[[ Given text open ]]

Do they want to find a guilty party, or really understand the decline, the better to manage its consequences?

The problem of declining production is not exclusive to Argentina. It is a global challenge. Indeed, in its annual World Energy Outlook reports, the International Energy Agency (IEA) has long been emphasizing the need for precise estimation of the rate of production decline in the world’s presently active oil and gas fields. Knowing this rate – which measures the annual loss of production in a field when it enters its phase of maturity – is critical for predicting the new production capacity, and the investments needed to satisfy global demand.

In the case of petroleum, after detailed analysis of the historical production trends of some 800 oil fields which in 2007 accounted for more than 60 percent of world production, the IEA calculates that the observed rate of decline for fields that have passed their productive zenith averages worldwide at 6.7 percent annually. Meanwhile, if we define the natural (or underlying) rate of decline as the annual drop in production that would have taken place had it not been corrected by a suitable program of investment in technology, it appears that worldwide this rate averages nine percent annually. In the case of gas, after a study of historic rates of extraction in about 600 fields that represent 55 percent of world production, the IEA estimates that the rate of decline in production averages 7.5 percent annually. Globally the importance of the decline phenomenon is so great that, if we add the predictable rise in demand, it turns out that in the next eight years the industry must set in motion a new productive capacity equivalent to four times that of Saudi Arabia.

The history of hydrocarbon production in Argentina began more than a century ago (the first discovery was in Comodoro Rivadavia in 1907), and in recent years the pattern of evolution through time of oil and gas production has been similar to that of other regions considered mature, such as the United States, Mexico and the North Sea. And contrary to what might be expected in the case of a lack of investment or poor technical management of the oilfields in Argentina, the historical data show trends of decline similar to those of the United States, with values that in 2011 stood at about 6.1 percent annually in the case of crude and 3.1 percent for gas. We are looking, then, at decline percentages which are below the world averages, and this in a year when production was especially affected by union conflicts in the south of the country. And if we refer to the historical development of production rates in relation to reserves, we also observe how the values in Argentina are comparable to those of Norway and the United States, with the particularity that in Argentina, YPF shows a higher production rate than other companies.

The general opinion within the international oil industry is that we are looking at a harassment for political reasons, whose ultimate intention, as the Argentinean press has noted, seems to be the search for a larger state shareholding in the control of YPF, or even its nationalization, for which, as a previous step, a campaign has been designed to lower the market quotation of YPF.

The Argentinean government must understand that the country’s energy future involves the development of its vast potential in non-conventional hydrocarbons, a task that will require close collaboration not only with YPF but with other international oil companies. And in this sense, the present “petro-nationalist” image that the country is projecting does nothing to favor its interests.

Mariano Marzo Carpio is a professor of Energy Resources in the Faculty of Geology at the University of Barcelona.

[[ Given text closed ]]
[[ Available data open ]]

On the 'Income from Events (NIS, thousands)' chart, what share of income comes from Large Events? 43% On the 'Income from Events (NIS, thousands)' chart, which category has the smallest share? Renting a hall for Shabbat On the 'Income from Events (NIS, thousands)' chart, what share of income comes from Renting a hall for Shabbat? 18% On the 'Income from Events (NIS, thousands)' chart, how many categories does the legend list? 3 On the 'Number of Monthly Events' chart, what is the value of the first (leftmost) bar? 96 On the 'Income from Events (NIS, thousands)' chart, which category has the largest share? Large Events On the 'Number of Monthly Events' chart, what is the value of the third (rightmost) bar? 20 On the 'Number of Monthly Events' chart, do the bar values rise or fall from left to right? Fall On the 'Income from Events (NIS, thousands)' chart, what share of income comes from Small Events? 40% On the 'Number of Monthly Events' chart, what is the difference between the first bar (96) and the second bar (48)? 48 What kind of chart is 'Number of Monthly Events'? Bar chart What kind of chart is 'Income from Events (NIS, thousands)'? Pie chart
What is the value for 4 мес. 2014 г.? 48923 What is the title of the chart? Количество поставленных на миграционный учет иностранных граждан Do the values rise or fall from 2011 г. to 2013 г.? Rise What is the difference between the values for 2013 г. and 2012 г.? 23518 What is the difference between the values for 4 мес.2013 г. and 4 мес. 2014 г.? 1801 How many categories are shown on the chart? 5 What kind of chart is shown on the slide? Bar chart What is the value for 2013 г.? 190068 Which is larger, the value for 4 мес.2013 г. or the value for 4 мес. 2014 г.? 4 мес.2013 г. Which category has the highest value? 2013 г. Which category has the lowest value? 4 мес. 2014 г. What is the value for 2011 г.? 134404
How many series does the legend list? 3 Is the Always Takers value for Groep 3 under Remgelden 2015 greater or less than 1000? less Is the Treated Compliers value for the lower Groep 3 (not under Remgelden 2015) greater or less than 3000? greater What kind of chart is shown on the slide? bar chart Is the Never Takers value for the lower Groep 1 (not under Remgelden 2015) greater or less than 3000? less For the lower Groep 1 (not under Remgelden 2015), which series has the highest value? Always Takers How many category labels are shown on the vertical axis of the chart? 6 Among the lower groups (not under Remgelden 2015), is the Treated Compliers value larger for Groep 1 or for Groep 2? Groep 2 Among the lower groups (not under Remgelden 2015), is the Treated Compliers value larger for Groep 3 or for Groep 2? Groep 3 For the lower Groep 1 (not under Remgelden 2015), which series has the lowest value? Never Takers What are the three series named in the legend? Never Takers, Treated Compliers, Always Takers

[[ Available data closed ]]

Aim of the task: Reproduce the part of the text on declining oil and gas production that opens with the words containing "The general opinion" and closes with "favor its interests.". The material is separate from the text on declining oil and gas production.

Response area:
The general opinion within the international oil industry is that we are looking at a harassment for political reasons, whose ultimate intention, as the Argentinean press has noted, seems to be the search for a larger state shareholding in the control of YPF, or even its nationalization, for which, as a previous step, a campaign has been designed to lower the market quotation of YPF.

The Argentinean government must understand that the country’s energy future involves the development of its vast potential in non-conventional hydrocarbons, a task that will require close collaboration not only with YPF but with other international oil companies. And in this sense, the present “petro-nationalist” image that the country is projecting does nothing to favor its interests.